EIN DEUTSCH-FRANZÖSISCH-POLNISCHER KALENDER FÜR 2017

mit Schülern aus Krakow, Blois und Weimar unter der Leitung von Christine Scheller und Kai Sauer (Weimar), Anna Wellebrouck und Sylvie Henry-Chacun (Blois), Dorota Loos und Agata Reichert (Krakow)

Je fünf Gymnasiasten der teilnehmenden Schulen erarbeiten in zwei Phasen einen Kalender für 2017, bestehend aus 12 Einzelblättern, auf denen die Schüler in kreativ-künstlerischer Form ihre Arbeitsergebnisse festhalten.
In der ersten Phase entwickeln sie in ihren jeweiligen Ländern einen Fragebogen, mit dem die Jugendlichen in ihrem Umfeld (Lehrer, Mitschüler, Familie, Freunde) nach Formen des Glaubens und nach Werten forschen.
In der zweiten Phase, während der gemeinsamen Tage in Weimar, werden diese Fragebögen in kleinen, jeweils trinational besetzten Arbeitsgruppen, ausgewertet und diskutiert: Woran glauben die einen und die anderen? Ist die Art des Glaubens und sind dessen Ausprägungen in unseren drei Ländern unterschiedlich und wenn ja, was könnte die Ursache hierfür sein? Was ist den Menschen besonders wertvoll und warum? Die Resultate sollen in Form von Collagen, Zeichnungen, Fotos, eventuell ergänzt durch literarische „Fundstücke“ sowie Zitate aus den Umfragen verarbeitet werden. Der Kalender entsteht in dreifacher Ausfertigung und begleitet die Schüler im nächsten Jahr.
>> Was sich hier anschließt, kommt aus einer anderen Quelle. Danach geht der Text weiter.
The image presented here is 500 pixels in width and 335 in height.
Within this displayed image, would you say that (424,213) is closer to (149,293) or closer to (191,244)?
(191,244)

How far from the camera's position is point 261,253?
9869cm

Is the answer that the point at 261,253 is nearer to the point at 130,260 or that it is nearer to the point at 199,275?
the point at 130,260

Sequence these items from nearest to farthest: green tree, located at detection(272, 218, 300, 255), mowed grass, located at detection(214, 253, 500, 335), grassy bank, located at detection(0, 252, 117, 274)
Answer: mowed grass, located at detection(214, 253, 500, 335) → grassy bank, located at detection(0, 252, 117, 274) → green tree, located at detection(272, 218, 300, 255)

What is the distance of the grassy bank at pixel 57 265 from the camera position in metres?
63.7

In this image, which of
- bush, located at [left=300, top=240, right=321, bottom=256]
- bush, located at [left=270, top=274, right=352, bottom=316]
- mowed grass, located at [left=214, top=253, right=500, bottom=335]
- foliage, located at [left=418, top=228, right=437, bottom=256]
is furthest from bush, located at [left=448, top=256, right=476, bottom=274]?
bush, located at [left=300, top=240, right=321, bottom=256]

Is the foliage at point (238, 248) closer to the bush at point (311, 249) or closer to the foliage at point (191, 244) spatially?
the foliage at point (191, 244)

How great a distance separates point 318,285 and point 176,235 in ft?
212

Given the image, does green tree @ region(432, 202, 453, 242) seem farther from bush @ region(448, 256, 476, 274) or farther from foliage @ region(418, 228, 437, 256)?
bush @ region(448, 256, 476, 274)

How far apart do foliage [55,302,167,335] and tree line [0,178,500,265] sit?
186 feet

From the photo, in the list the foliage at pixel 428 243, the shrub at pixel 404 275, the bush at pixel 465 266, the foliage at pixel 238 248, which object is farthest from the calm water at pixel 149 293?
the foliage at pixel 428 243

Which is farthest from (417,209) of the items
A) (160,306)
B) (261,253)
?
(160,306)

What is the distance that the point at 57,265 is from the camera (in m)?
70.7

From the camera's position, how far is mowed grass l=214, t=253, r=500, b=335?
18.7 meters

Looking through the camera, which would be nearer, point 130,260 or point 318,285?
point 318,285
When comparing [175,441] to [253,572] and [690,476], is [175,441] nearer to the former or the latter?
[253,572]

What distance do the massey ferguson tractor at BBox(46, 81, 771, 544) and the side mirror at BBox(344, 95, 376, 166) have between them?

23. - 26. NOV | Friedrich-Schiller-Universität Jena
trilateraler Studierenden-Workshop
von der Deutsch-Französischen Hochschule geförderte Winterschule und in
Kooperation mit dem Förderverein des Instituts für Politikwissenschaften an der Friedrich-Schiller-Universität Jena e.V.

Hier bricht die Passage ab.